Sure you can't upgrade the HDD easily, but I'd guess that's the same on all all-in-one units. That being said though, I have a mate who took his iMac to an Apple authorised service center for a quote on replacing his HDD with an SSD and they said they'd do it, warranty it, and take the glass out and reclean it dust got in and he was unhappy for £40 (he provided the SSD), which I thought was eminently reasonable to be fair.
The average Joe wouldn't upgrade their beige box PC either. That's how noddy computer shops are still in business.
Only the Retina display ones as far as I know, and I suspect that's down to getting the unit as thin as possible rather than making it difficult to upgrade, but I don't know obviously.
That's the direction it's going it, they are hard to open up and pretty much the only thing in the latest gen Macbooks you can change is the persistent storage. iMacs are hard to open, the new smaller one has no RAM door and accessing the drives in either is quite an operation, the Mac Mini has always been a tricky one because it's so small.
Apple are moving increasingly towards the phone/tablet "Appliance" model - when you want more you have to revisit the Apple store. I think it's a great shame and very bad for users, especially given the price gouging on upgrades at point of sale. I hope in the long run karma bites them for it but sadly I can see the whole industry going the same way in the pursuit of pointlessly thinner and thinner devices. Who seriously would care if iMacs were a bit thicker? Really? They still look like microwave oven doors however thin you slice them. Another 0.5mm off an Ultrabook but now can't change the RAM - oh whoop de doo, thanks for nothing... etc etc
The person who first decided "thin as possible" meant amazing is someone I would like to slap, form and functionality need to work together and sacrificing functionality to make something stupidly thin is just annoying.
Really? Can it run Visio? VMWare vCenter? Crysis?
It's Windows OS on ARM, not suddenly porting or emulating 3rd party x86 apps
plus Microsoft hasn't publically released any api/tools for windows/arm deployment other than WinRT (metro/modernUI).
Yeah I know what you meant, but I guess you knew what I meant too.

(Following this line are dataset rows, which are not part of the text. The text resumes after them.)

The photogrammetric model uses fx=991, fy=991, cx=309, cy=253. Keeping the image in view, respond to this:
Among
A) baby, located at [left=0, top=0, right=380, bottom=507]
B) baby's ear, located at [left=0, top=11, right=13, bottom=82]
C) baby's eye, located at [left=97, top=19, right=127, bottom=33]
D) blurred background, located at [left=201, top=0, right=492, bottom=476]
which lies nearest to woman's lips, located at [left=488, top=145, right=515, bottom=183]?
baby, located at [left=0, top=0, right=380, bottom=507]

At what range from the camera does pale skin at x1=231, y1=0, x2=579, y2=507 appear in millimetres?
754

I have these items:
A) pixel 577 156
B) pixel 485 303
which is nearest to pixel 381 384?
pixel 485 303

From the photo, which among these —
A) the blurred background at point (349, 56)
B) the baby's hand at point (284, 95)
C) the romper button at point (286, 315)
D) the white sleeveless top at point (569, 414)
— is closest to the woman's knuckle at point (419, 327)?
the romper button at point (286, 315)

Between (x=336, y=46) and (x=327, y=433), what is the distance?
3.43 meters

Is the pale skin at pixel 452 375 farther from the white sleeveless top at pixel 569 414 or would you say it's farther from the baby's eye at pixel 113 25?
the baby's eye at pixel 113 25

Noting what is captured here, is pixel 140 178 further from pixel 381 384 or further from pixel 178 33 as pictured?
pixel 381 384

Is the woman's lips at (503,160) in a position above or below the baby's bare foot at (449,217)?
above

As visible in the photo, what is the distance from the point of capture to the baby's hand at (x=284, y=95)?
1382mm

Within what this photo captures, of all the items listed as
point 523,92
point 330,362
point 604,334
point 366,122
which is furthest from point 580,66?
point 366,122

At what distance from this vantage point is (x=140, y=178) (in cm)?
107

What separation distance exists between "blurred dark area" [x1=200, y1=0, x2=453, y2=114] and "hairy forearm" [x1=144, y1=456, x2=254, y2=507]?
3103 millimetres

This wouldn't surprise me a bit.
Would provide a clean break with all older software and give them a great opportunity to lock down the entire platform to the app store model, like on IOS.
I bet MS dreams that they could do the same...
I posted a similar rant regarding thin phones on one of the articles here recently, i completely agree
There really is a bizarre obsession with thinness at literally any cost in the tech market at the moment. I'd happily add a little thickness for more functionality myself...
Last edited by fail_quail; 12-11-2012 at 11:16 PM.